Example: In-System Memory Editing

As a working example, we will use quartustcl together with the mif Python package to read and write editable memories on a connected FPGA.

To work through this example, you will need to install both of these packages with pip on the command line.

pip install --upgrade mif quartustcl

Then, in any Python program or session where you use these packages:

import mif
import quartustcl

Finding Your Hardware

The documentation for the Quartus memory editing package tells us that begin_memory_edit needs a hardware and device name, which can be obtained using the Quartus JTAG package. Both of these packages are available in quartus_stp, which happens to be the default Tcl shell for quartustcl.

quartus = quartustcl.QuartusTcl()

The documentation says get_hardware_names returns a list. Normally, quartustcl returns only strings. To parse lists, we need to use parse. So, calling get_hardware_names in Python looks like this:

hwnames = quartus.parse(quartus.get_hardware_names())
hwname = hwnames[0]

Normally, you would want some way to decide which connected hardware to use, but for the example we will just use the first one.

Next, we can use get_device_names to get the devices connected to a given piece of hardware.

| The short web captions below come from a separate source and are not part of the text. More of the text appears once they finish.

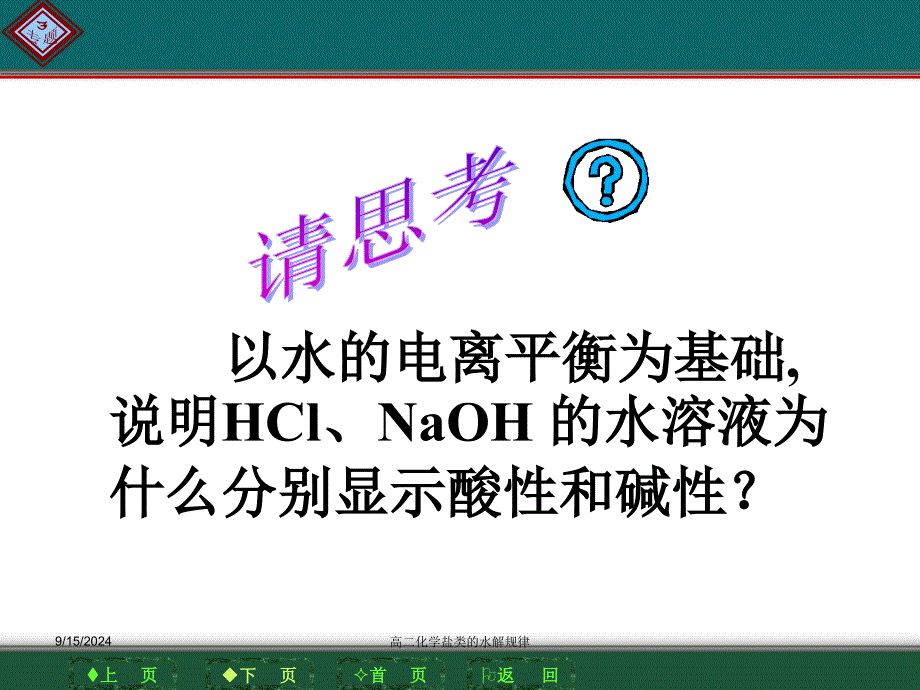 高二化学盐类的水解规律课件_第1页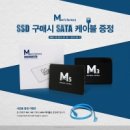 잭팟PC방 이미지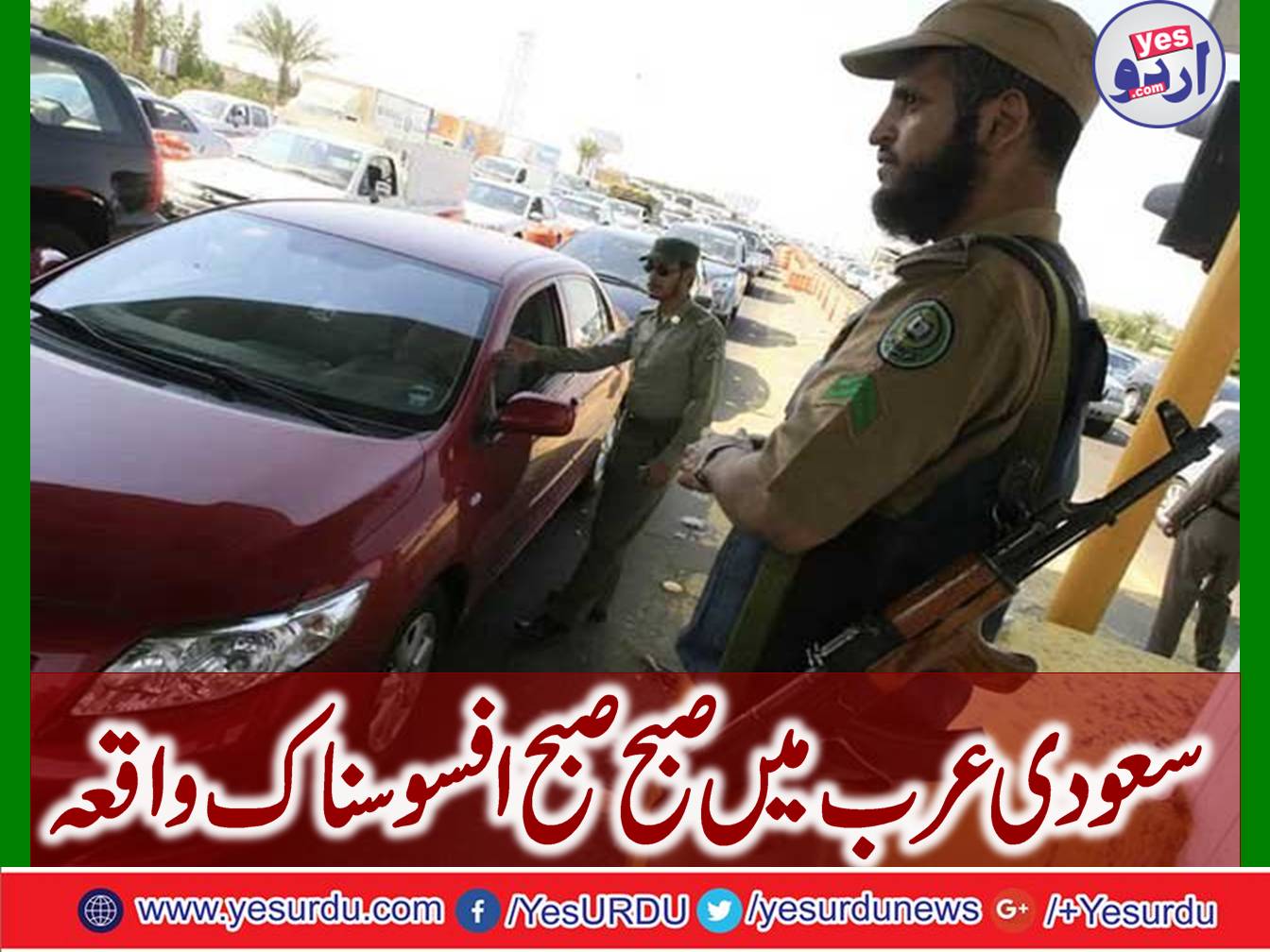 سعودی عرب میں فوجی چوکی پر حملے میں اہلکار سمیت 2 افراد ہلاک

The documentation tells us that the Tcl syntax for this command is get_device_names -hardware_name <name>, and it returns a list. In Python, that looks like this:

devnames = quartus.parse(quartus.get_device_names(hardware_name=hwname))
devname = devnames[0]

Finding Editable Memories

Now we can use get_editable_mem_instances to find the editable memories on our chosen device. The documentation for this command tells us that it returns a list of memory instance descriptions, which are themselves lists. This “list of lists” can be parsed at once with the levels argument to parse.

memories_raw = quartus.get_editable_mem_instances(
    hardware_name=hwname, device_name=devname)

memories = quartus.parse(memories_raw, levels=2)

Now we can search through these memories to find the ID of one we want. For example, to find the memory named CTRL:

found_memid = None
for memid, depth, width, rw, type, name in memories:
    if name == 'CTRL':
        found_memid = memid

if found_memid is None:
    raise RuntimeError('could not find memory CTRL')

Note that parse only parses Tcl lists, and makes no attempt to parse values into integers or other types. This means memid and the other variables are all strings. This will not matter for this example, but it can for other tasks.

Reading and Writing Memories

Now we can finally start the memory edit:

quartus.begin_memory_edit(hardware_name=hwname, device_name=devname)

We can read the current contents into a MIF file named contents.mif with save_content_from_memory_to_file.

quartus.save_content_from_memory_to_file(
    instance_index=found_memid,
    mem_file_path='contents.mif',
    mem_file_type='mif',
)

Using the mif package, we can load that data into a Python array, and modify it.

with open('contents.mif') as f:
    data = mif.load(f)

# set least-significant bit of address 0x01 to 1
data[0x01][0] = 1

Now that it’s modified, we can write it out and upload it to the device using update_content_to_memory_from_file.

with open('contents.mif', 'w') as f:
    mif.dump(data, f)

quartus.update_content_to_memory_from_file(
    instance_index=found_memid,
    mem_file_path='contents.mif',
    mem_file_type='mif',
)

Finally, we end the transaction with end_memory_edit.